La différence de traitement entre les salariés dont le contrat de travail a été transféré en application d'une garantie d'emploi instituée par voie conventionnelle par les organisations syndicales représentatives investies de la défense des droits et intérêts des salariés et à l'habilitation desquelles ces derniers participent directement par leur vote et les salariés de l'employeur entrant, qui résulte de l'obligation à laquelle est tenu ce dernier de maintenir au bénéfice des salariés transférés les droits qui leur étaient reconnus chez leur ancien employeur au jour du transfert, n'est pas étrangère à toute considération de nature professionnelle et se trouve dès lors justifiée au regard du principe d' égalité de traitement.
A bon droit en l'espèce, la société ESPS justifie que la prime d'assiduité accordée aux salariés exerçant à la clinique AXIUM qu'elle a repris à compter de juin , conformément aux dispositions de l'article L 1224-1 du code du travail, ne constitue pas une inégalité de traitement.
En conséquence, Mme X... sera déboutée de cette demande.
Sur les autres demandes
Les sommes allouées, de nature salariale emportent intérêts légaux à compter de la demande en justice, soit à compter du 17 janvier 2014 pour les sommes allouées par le conseil de prud'hommes et à compter du 20 mars 2018, date des conclusions de Mme X... évoquées oralement devant la cour, s'agissant des demandes nouvelles accueillies par la cour, cette dernière ne justifiant pas d'une date antérieure de régulière communication à la partie adverses de ses nouvelles prétentions.
Les intérêts échus par année entière sur les sommes allouées seront capitalisés, conformément aux dispositions de l'article 1343-2 du code civil.
Il est inéquitable de laisser à la charge de Mme X... la totalité des frais irrépétibles qu'elle a exposés à l'occasion de cette instance ; la cour confirme la condamnation prononcée à ce titre en première instance et lui alloue en cause d'appel une somme de 1000 € sur le fondement de l'article 700 du code de procédure civile.
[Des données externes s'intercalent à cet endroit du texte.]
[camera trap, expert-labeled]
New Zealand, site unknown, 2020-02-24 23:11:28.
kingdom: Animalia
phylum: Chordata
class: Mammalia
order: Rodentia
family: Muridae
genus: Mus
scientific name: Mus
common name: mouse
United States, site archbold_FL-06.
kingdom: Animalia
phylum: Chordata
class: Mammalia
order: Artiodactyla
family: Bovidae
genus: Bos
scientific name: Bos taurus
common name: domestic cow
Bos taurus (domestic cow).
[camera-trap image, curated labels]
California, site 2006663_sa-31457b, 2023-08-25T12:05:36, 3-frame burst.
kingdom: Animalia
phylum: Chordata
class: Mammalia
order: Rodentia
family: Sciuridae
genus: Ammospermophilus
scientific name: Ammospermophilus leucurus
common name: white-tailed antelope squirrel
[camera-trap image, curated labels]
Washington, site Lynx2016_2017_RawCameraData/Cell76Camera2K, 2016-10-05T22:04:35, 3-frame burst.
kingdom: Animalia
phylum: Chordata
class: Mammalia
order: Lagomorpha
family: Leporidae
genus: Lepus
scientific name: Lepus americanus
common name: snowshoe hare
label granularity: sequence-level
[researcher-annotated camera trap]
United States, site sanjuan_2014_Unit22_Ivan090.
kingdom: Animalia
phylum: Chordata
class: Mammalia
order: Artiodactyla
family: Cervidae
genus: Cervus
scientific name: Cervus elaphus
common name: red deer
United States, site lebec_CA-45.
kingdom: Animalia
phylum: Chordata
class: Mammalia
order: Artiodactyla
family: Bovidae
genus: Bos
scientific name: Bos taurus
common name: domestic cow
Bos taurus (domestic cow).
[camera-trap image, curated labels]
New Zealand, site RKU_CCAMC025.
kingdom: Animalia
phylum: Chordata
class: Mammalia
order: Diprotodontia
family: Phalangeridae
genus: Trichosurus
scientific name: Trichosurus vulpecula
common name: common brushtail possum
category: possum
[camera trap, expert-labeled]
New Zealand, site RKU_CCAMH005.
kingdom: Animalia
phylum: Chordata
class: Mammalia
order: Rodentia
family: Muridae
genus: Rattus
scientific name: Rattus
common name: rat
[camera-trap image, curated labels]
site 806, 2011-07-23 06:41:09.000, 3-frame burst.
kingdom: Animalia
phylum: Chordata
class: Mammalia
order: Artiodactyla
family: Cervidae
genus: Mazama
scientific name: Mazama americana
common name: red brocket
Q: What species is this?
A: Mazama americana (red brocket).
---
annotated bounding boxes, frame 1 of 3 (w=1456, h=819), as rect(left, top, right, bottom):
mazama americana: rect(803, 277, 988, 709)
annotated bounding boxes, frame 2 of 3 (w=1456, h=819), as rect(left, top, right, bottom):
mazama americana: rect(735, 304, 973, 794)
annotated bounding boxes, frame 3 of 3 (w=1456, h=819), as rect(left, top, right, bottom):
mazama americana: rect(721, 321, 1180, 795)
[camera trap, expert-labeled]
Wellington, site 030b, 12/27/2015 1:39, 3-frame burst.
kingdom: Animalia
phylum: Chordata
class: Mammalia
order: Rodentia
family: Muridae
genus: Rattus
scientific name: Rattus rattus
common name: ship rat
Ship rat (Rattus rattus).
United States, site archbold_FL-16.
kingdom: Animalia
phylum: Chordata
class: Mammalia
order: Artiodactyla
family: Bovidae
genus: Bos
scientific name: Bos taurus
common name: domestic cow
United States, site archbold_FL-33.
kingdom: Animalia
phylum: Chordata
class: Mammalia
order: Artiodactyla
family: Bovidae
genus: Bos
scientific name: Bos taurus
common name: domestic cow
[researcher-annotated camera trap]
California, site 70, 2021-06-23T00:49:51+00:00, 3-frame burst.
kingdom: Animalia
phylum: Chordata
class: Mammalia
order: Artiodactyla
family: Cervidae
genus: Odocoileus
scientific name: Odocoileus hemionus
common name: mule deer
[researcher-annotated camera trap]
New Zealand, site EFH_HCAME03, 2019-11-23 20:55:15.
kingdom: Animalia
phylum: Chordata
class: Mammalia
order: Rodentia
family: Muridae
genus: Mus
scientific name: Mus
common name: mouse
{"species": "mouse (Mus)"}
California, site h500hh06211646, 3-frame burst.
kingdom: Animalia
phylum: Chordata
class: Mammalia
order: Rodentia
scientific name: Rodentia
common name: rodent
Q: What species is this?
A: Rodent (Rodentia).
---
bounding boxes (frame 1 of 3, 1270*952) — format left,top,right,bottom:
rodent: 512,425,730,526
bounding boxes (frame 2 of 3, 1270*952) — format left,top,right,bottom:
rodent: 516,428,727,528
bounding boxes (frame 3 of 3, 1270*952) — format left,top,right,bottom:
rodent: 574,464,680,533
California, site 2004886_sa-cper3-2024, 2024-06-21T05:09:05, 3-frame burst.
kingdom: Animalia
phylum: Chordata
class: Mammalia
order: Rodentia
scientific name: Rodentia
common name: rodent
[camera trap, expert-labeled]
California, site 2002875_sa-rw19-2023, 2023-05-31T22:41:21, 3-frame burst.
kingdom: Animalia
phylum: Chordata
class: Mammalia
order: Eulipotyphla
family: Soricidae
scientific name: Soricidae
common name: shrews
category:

La société ESPS qui succombe supportera les entiers dépens.
PAR CES MOTIFS
LA COUR, statuant par arrêt contradictoire, par mise à disposition au greffe, les parties en ayant été préalablement avisées dans les conditions prévues à l'article 450 du code de procédure civile, en matière prud'homale,
Confirme le jugement rendu le 29 octobre 2015 sauf en ce :
- qu'il a condamné la société ELIOR SERVICES PROPRETE ET SANTE à payer à Adeline X... la somme de 458,73 € à titre d'indemnité de congés payés afférent au rappel de prime 13ème mois
- qu'il a renvoyé Mme X... en départage sur ses autres demandes,
Y ajoutant,
Condamne la société ELIOR SERVICES PROPRETE ET SANTE à payer à Adeline X... la somme de 3363,59 € à titre de rappel de prime 13ème mois pour les années 2015 à 2017
Déboute Adeline X... de sa demande de condamnation au titre de congés payés afférents à ces sommes,
Condamne la société ELIOR SERVICES PROPRETE ET SANTE à payer à Adeline X... la somme de 558,12 € à titre de rappel de primes d'assiduité pour la période de janvier 2011 à mai 2014,
Déboute Adeline X... de sa demande de prime d'assiduité à hauteur de 144,54 € par mois à compter de juin 2014,
Dit que les intérêts courent à compter de demande en justice, soit sur la somme allouée par le conseil de prud'hommes au titre de la prime de 13èmois à compter du 17 janvier 2014 et pour les sommes allouées par la cour à compter du 20 mars 2018, date des conclusions en ce sens de Mme X... contradictoirement échangées,
Dit que les intérêts échus par année entière sur les sommes allouées seront capitalisés, conformément aux dispositions de l'article 1343-2 du code civil.
Condamne la société ELIOR SERVICES PROPRETE ET SANTE à payer à Adeline X... la somme de 1000 € sur le fondement de l'article 700 du code de procédure civile au titre des frais irrépétibles exposés en cause d'appel,
Condamne la société ELIOR SERVICES PROPRETE ET SANTE aux dépens d'appel.